-- 연습 문제 --
1. 카프카 전달 보장에 관한 글에서 브로커에 I/O 에러가 발생하면 Kafka는 무엇을 실행하나요?
2. 카프카 전달 보장에 관한 글을 마지막 문장 다음부터 이어 나가 주세요.

-- 읽을 발췌문 --
+===+

일반적으로 카프카는 적어도 한 번의 전달만을 보장합니다. '정확히 한 번의 전달'은 일반적으로 2단계 커밋을 필요로 하며, 이는 우리의 애플리케이션에는 필수적이지 않습니다. 대부분의 경우, 각 컨슈머 그룹에 메시지가 정확히 한 번 전달됩니다. 그러나 컨슈머 프로세스가 정상적으로 종료되지 않고 크래시가 나는 경우, 실패한 컨슈머가 소유했던 파티션을 이어받는 컨슈머 프로세스는 마지막으로 성공적으로 커밋된 오프셋 이후의 중복 메시지를 얻을 수 있습니다. 애플리케이션에서 중복을 신경쓰는 경우, 컨슈머에게 반환된 오프셋을 사용하거나 메시지 내의 고유 키를 사용하여 자체 중복 제거 로직을 추가해야 합니다. 이는 일반적으로 2단계 커밋을 사용하는 것보다 비용 면에서 효율적인 접근 방식입니다.

Kafka guarantees that messages from a single partition are delivered to a consumer in order. However, there is no guarantee on the ordering of messages coming from different partitions.

Kafka는 단일 파티션에서 온 메시지가 순서대로 컨슈머에게 전달된다는 것을 보장합니다. 그러나 다른 파티션에서 온 메시지의 순서에 대한 보장은 없습니다.

To avoid log corruption, Kafka stores a CRC for each message in the log. If there is any I/O error on the broker, Kafka runs a recovery process to remove those messages with inconsistent CRCs. Having the CRC at the message level also allows us to check network errors after a message is produced or consumed.

로그 손상을 방지하기 위해, Kafka는 각 메시지에 대한 CRC를 저장합니다. 브로커에서 I/O 에러가 발생하면, Kafka는 일관성이 없는 CRC를 가진 메시지들을 제거하는 복구 프로세스를 실행합니다. 메시지 레벨에서 CRC를 갖고 있으므로, 메시지가 생성되거나 소비된 이후에도 네트워크 에러를 확인할 수 있습니다.

If a broker goes down, any message stored on it not yet consumed becomes unavailable. If the storage system on a broker is permanently damaged, any unconsumed message is lost forever. In the future, we plan to add built-in replication in Kafka to redundantly store each message on multiple brokers.

만약 브로커가 다운되면, 브로커에 저장된 아직 소비되지 않은 메시지는 사용할 수 없게 됩니다. 브로커의 저장 시스템에 영구적인 손상이 발생했다면, 소비되지 않은 메시지는 영원히 잃게 됩니다. 앞으로 Kafka에 빌트인 복제(replication) 기능을 추가하여 각 메시지를 여러 브로커에 중복으로 저장할 계획입니다.

+===+

-- 제공된 기록 --
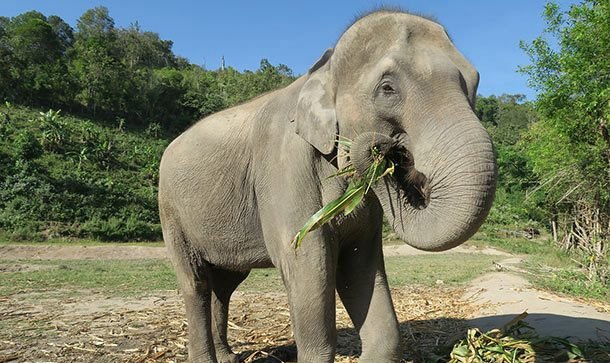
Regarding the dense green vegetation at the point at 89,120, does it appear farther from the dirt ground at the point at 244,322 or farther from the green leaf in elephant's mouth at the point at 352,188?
the green leaf in elephant's mouth at the point at 352,188

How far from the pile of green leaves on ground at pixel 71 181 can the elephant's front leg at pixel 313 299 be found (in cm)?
2315

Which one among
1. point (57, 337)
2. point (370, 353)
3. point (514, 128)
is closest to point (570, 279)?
point (370, 353)

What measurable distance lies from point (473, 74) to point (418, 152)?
53 centimetres

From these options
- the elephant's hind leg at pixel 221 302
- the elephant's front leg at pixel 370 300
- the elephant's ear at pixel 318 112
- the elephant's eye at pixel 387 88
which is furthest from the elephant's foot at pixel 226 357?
the elephant's eye at pixel 387 88

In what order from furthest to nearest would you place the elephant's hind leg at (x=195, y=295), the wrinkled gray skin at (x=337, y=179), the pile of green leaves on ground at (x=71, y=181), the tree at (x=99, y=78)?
the tree at (x=99, y=78) < the pile of green leaves on ground at (x=71, y=181) < the elephant's hind leg at (x=195, y=295) < the wrinkled gray skin at (x=337, y=179)

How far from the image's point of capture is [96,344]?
4543mm

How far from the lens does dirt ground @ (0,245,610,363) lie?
14.0 feet

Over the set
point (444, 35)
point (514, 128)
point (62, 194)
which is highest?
point (514, 128)

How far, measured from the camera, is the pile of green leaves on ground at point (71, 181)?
2444 centimetres

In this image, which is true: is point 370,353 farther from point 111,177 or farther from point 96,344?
point 111,177

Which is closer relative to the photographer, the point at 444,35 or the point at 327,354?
the point at 444,35

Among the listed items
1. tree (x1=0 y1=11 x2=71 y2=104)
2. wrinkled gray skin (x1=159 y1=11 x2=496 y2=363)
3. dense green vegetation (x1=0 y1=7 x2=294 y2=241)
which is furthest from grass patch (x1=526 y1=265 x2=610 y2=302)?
tree (x1=0 y1=11 x2=71 y2=104)

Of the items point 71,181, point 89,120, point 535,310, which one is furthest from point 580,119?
point 89,120

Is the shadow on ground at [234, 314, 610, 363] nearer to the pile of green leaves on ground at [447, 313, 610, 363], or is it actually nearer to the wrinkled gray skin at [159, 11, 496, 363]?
the pile of green leaves on ground at [447, 313, 610, 363]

+===+

-- 최종 결과 --
1. 일관성이 없는 CRC를 가진 메시지들을 제거하는 복구 프로세스를 실행합니다.

2.
4. Kafka Usage at LinkedIn

4. LinkedIn에서 Kafka를 사용하는 방법

In this section, we describe how we use Kafka at LinkedIn. Figure 3 shows a simplified version of our deployment. We have one Kafka cluster co-located with each datacenter where our userfacing services run. The frontend services generate various kinds of log data and publish it to the local Kafka brokers in batches. We rely on a hardware load-balancer to distribute the publish requests to the set of Kafka brokers evenly. The online consumers of Kafka run in services within the same datacenter.

이 섹션에서는 LinkedIn에서 Kafka를 사용하는 방법에 대해 설명합니다.

Figure 3은 우리의 배포의 단순화된 버전을 보여줍니다.

사용자와 대면하는 서비스가 실행되는 각 데이터 센터에는 하나의 Kafka 클러스터가 있습니다. 프론트엔드 서비스는 다양한 종류의 로그 데이터를 생성하고, 이를 로컬 Kafka 브로커에 배치로 전송합니다. 하드웨어 로드밸런서를 사용하여, Kafka 브로커 집합에 고르게 전송 요청을 분배합니다. Kafka의 온라인 컨슈머는 동일한 데이터 센터 내의 서비스에서 실행됩니다.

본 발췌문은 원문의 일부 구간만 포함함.